Membaca namamu tertulis pada papan putih berbentuk salib, mengingatkanku pada salib berwarna sama yang sering kutengok bila mampir ke Surabaya.
“Kuul, titip doa buat Opa ya,” pesanmu selalu bila aku berkabar akan ke taman peristirahatan tempat Opamu dan kawan-kawannya beristirahat. Sering sekali aku tersenyum sendiri bila mengingat itu. Mencari nomor pembaringannya, lalu duduk diam di depannya beberapa saat. Serasa berkunjung ke tempat opa sendiri, hal yang sebenarnya jarang kulakukan hahaa.
Terlalu banyak kenangan yang terangkai dalam 6 (enam) tahun ini, di setiap perjalanan seru dan penuh drama yang kita ciptakan, piknik-piknik dadakan hanya karena dirimu ingin menyiapkan masakan spesial untuk sahabat-sahabat yang engkau sayangi.
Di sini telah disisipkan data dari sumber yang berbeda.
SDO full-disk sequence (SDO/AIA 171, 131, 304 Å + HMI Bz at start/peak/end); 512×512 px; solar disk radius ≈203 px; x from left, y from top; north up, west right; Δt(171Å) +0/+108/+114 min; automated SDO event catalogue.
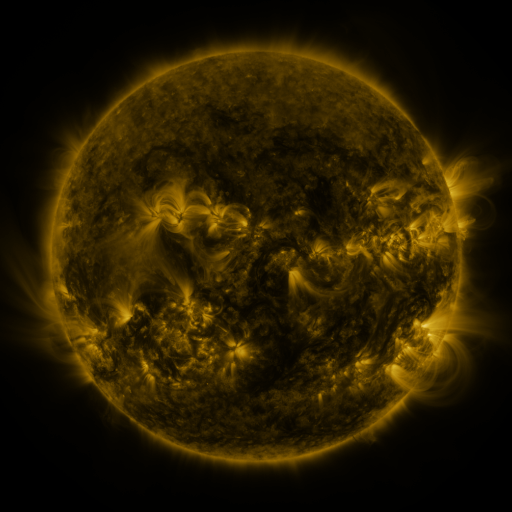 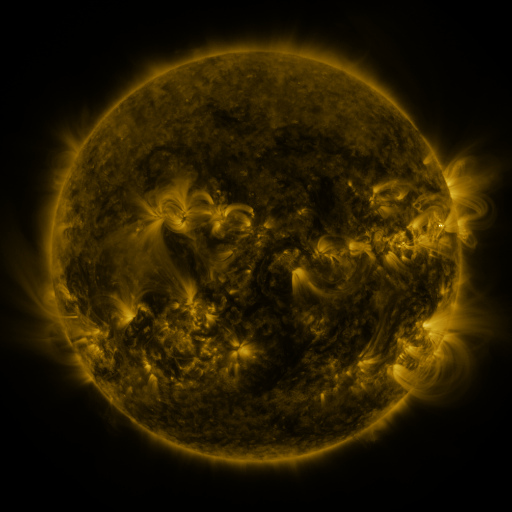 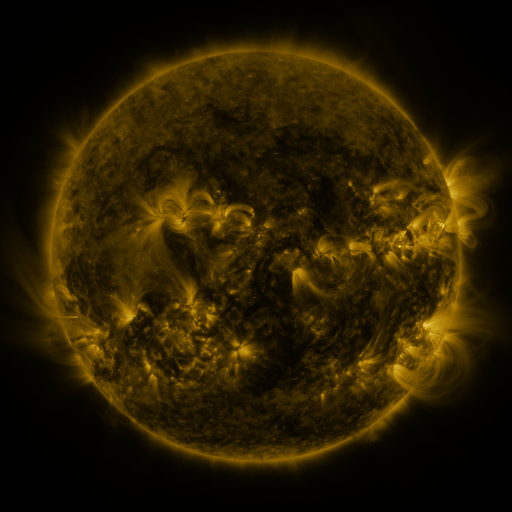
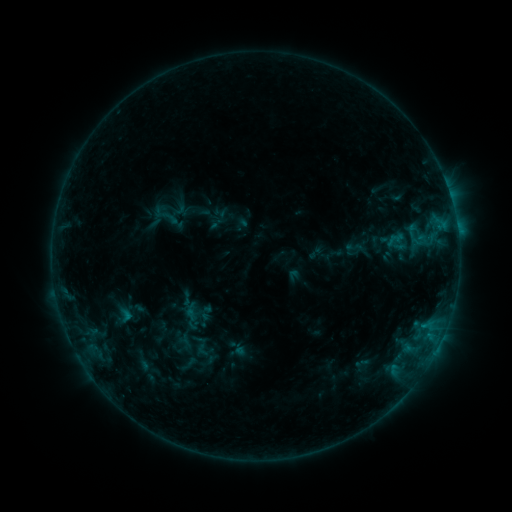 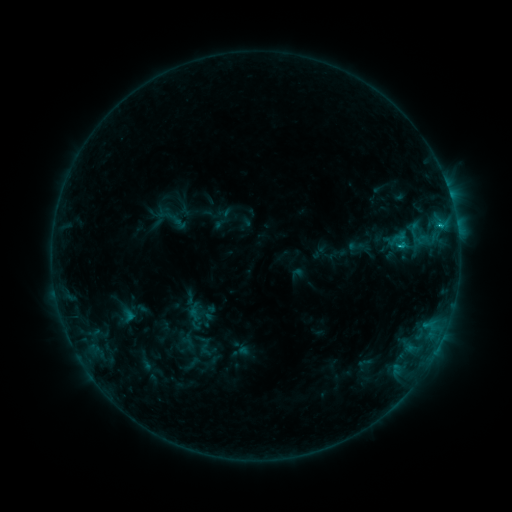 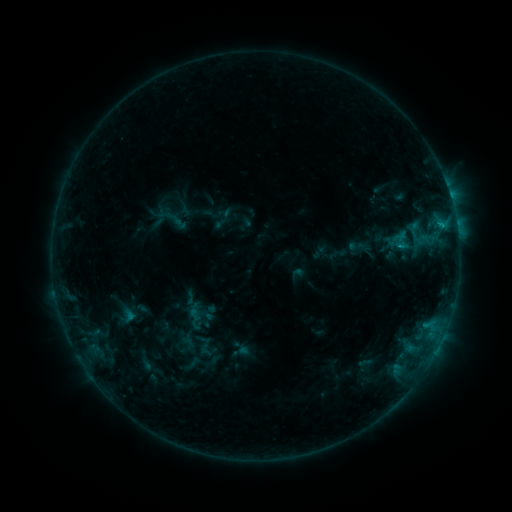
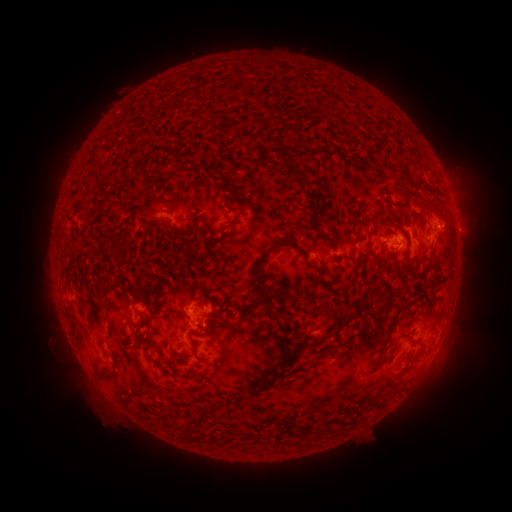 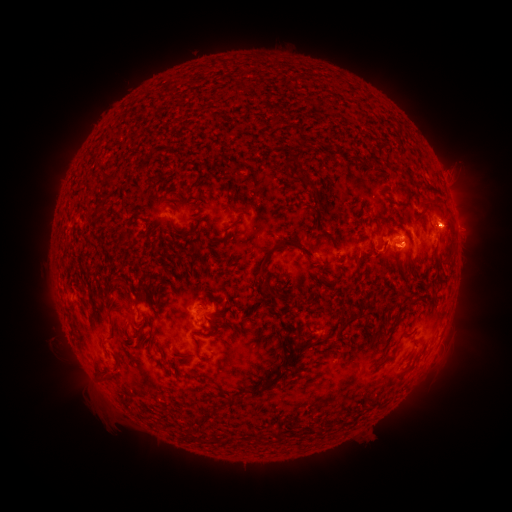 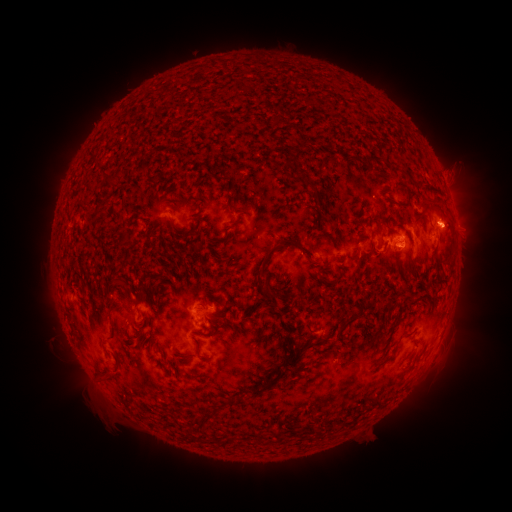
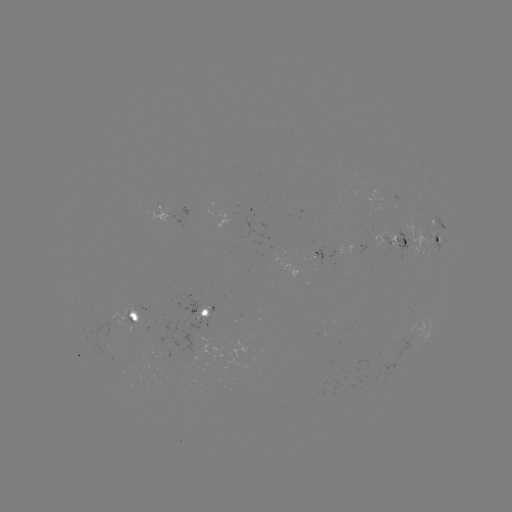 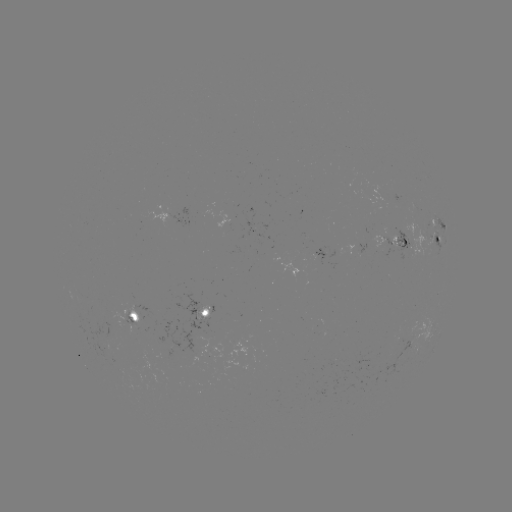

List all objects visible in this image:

Kenangan yang akan selalu tersimpan di hati, mengingatkan pada sebuah hati yang tak lelah berbagi kasih tanpa pernah mengeluh karena sakit hati.
Aku tahu, dirimu sudah tenang. Dirimu sudah bebas merdeka. Dirimu sudah tak akan pernah merasakan sakit lagi. Satu hari kita akan bertemu kembali di keabadian, bersama menjadi pemuji di Surga. Bukankah para pemuji yang dipersiapkan terlebih dahulu untuk memenuhi Surga dengan puji-pujian? Selamat beristirahat sahabat terkasih, terima kasih telah menjadi kakak yang baik dan mengisi perjalanan hidup ini, saleum [oli3ve].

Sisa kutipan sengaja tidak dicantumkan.